Containerized and Configurable

rubyrailsbuilding-in-public

Two milestones this week. First: Meera runs in Docker. Proper multi-stage Dockerfile, health endpoint, everything you need for a real deployment. We’d been running it in development mode on my machine, which is fine for proving the concept but not for getting other people on it.

Second: the status column is now fully customizable. You can create your own labels, pick colors for each one, reorder them, mark which one means “completed,” delete the ones you don’t need. This sounds like a small feature but it’s the core of what makes a project board flexible. A sales pipeline has different statuses than a sprint board. “Lead → Proposal → Negotiation → Won → Lost” versus “Backlog → In Progress → Review → Done.” Same column type, completely different workflows.

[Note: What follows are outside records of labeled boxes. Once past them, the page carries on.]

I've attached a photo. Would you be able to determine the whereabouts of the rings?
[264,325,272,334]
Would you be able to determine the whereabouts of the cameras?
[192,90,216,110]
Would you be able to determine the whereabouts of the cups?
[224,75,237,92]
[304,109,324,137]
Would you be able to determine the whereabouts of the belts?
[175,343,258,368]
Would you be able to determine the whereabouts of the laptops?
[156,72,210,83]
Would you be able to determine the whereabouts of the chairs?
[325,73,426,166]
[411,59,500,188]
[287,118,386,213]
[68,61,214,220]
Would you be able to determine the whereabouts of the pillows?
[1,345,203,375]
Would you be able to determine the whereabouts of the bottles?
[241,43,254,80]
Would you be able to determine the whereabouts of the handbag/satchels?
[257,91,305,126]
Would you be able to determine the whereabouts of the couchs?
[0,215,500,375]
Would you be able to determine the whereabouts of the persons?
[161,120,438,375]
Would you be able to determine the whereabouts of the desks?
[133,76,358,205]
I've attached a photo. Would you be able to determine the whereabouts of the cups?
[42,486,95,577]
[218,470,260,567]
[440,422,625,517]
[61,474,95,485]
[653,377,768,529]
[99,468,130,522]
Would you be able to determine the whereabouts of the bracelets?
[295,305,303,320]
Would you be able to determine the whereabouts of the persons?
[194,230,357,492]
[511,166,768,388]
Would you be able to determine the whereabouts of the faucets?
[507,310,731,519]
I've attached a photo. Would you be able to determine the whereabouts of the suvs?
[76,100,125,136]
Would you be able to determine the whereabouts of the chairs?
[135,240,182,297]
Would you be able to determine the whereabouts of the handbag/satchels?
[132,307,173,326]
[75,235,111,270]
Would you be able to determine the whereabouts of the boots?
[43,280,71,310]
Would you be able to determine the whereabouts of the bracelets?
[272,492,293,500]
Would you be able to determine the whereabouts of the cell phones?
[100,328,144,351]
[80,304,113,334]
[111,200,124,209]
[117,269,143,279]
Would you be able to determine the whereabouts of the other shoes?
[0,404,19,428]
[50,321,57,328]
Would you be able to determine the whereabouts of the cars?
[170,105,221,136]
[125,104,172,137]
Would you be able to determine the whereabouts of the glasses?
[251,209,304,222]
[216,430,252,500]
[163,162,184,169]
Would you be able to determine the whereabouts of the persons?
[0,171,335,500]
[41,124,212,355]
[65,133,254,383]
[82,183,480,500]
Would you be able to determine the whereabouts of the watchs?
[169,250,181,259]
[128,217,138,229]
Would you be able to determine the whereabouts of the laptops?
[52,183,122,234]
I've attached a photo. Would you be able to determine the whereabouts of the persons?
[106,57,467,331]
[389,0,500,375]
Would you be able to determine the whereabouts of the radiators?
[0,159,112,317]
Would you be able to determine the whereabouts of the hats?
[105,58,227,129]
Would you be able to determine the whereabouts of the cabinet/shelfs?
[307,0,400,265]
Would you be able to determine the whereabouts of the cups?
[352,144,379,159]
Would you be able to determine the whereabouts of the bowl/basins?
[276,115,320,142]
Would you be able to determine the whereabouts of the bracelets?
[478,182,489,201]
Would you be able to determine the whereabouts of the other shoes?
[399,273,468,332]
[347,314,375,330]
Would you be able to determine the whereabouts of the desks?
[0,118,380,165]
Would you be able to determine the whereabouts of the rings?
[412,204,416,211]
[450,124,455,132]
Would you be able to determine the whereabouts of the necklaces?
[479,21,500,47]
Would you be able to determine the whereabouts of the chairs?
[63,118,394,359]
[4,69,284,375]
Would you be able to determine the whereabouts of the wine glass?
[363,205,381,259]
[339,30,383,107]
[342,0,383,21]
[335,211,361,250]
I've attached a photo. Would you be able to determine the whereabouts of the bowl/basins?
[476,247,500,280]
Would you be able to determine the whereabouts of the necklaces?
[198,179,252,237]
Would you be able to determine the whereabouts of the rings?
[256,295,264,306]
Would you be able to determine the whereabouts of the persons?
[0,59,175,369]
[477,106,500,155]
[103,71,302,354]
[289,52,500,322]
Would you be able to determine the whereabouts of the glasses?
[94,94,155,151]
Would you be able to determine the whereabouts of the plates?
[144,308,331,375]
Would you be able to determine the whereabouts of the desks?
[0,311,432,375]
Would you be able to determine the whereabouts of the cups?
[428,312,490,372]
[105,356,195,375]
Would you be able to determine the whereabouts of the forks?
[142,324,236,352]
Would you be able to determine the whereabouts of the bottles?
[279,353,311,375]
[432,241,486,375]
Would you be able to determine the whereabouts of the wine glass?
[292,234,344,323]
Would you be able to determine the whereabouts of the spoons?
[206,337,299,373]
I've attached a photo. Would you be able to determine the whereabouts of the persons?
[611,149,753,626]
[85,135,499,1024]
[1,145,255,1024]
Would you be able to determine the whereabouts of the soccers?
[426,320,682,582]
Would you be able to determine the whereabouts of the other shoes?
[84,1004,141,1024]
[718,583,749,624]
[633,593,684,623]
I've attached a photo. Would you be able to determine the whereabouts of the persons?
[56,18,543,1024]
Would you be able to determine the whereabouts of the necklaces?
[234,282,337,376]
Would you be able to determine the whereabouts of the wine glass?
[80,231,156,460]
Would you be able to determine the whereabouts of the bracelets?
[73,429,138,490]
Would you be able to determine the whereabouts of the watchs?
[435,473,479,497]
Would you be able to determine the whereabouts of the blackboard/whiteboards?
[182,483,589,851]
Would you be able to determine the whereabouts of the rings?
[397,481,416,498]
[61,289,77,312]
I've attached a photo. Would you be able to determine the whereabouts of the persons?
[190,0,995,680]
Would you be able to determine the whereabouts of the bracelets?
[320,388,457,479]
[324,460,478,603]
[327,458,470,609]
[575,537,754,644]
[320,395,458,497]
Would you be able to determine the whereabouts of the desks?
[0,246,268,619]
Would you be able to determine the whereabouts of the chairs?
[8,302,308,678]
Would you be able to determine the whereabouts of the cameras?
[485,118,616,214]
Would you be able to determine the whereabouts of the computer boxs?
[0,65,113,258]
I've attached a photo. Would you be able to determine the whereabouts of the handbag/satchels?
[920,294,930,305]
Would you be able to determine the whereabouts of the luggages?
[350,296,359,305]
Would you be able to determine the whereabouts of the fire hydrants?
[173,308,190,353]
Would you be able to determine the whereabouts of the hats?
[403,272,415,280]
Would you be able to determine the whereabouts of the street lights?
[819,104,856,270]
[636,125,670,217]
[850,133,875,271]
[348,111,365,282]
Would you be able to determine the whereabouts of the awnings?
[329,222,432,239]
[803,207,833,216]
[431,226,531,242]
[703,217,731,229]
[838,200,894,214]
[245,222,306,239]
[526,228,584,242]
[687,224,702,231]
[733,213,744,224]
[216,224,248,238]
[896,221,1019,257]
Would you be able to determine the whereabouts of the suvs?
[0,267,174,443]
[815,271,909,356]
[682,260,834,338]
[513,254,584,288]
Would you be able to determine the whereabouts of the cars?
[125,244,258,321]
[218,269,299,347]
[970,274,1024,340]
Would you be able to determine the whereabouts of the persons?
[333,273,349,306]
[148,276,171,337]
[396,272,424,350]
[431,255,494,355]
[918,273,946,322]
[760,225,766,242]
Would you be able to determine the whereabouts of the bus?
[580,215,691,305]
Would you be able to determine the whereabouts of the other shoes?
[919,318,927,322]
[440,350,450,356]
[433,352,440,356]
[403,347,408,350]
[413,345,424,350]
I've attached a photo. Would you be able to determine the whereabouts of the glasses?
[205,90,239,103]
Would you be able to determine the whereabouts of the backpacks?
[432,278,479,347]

The item detail slideover also landed. Click an item name and a panel slides in from the right showing the full details, including a rich text description via Trix. This is where longer context lives: acceptance criteria, notes, links. The board view stays tight and scannable, the detail panel has room for everything else.

Next up is authentication and user profiles. Right now everyone shares the same session, which obviously won’t fly once we deploy this for the team. After that: workspaces, folders, board memberships. The multi-tenant structure that lets different groups in the company each have their own space.

The shape is clear now. A few more weeks and we can start onboarding people.